El solitario –quien ha estado en prisión- vuelve a su encierro
cada vez que muerde un pedazo de pan.
En prisión soñaba con una liebre que huía
sobre la tierra invernal. En la niebla de invierno
el solitario vive tras los muros del camino, bebiendo
agua fría y mordiendo su pedazo de pan.
Uno cree que después renacerá la vida,
que la respiración se calma, que regresa el invierno
con el olor del vino en el caliente hostal,
y el buen fuego, el establo y la cena. Uno cree,
finalmente, que se está dentro, uno cree. Si sale afuera una tarde,
y a la liebre la han apresado y la cocinan caliente
los otros, alegres.
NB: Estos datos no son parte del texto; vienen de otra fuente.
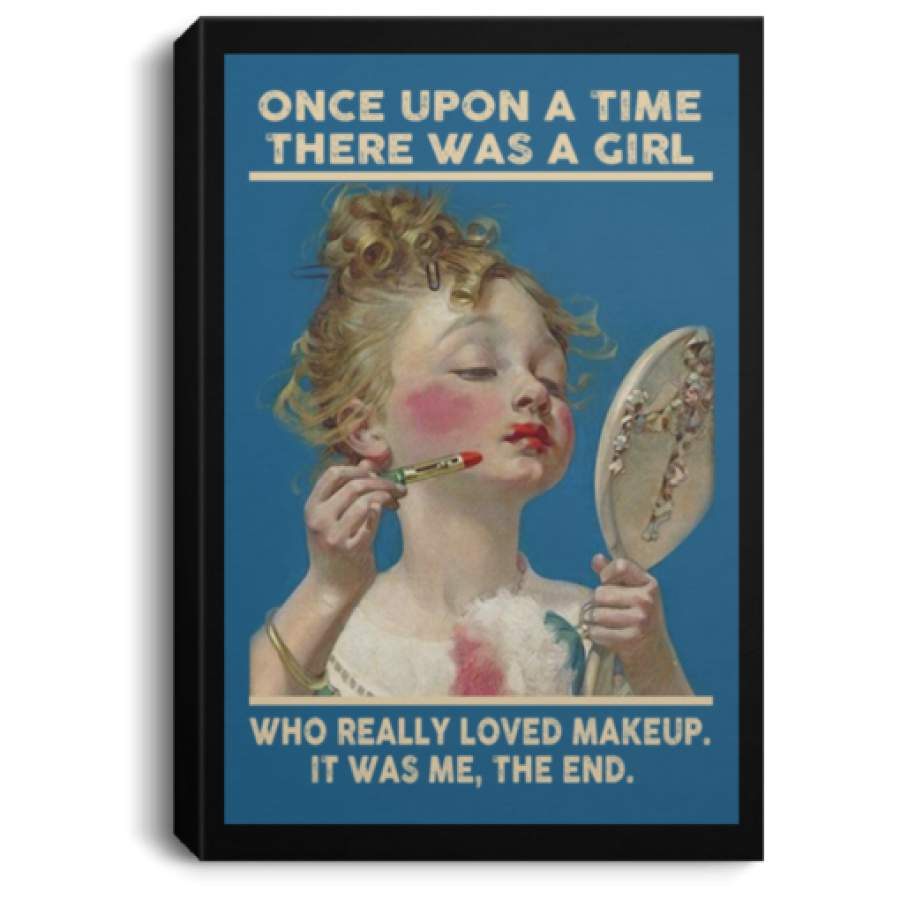 Once upon a time there was a girl who really loved makeup poster, canvas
Desearía mirarla a través de la vitrina.
El solitario intenta entrar para beber una copa
cuando él mismo se congela, y contempla su vino:
el color humeante, el sabor pesado.
Muerde su pedazo de pan, que sabía a liebre
en prisión, pero que ahora no sabe a pan
ni a nada. Y el vino sólo sabe a niebla.
El solitario piensa en ese campo, contento
de saberlo ya arado. En la sala desierta
en voz baja se pone a cantar. Vuelve a ver
a lo largo del cerco el mechón de la zarza desnuda
que en agosto fue verde. Da un silbido a su perra.
Y aparece la liebre y ya no tiene frío.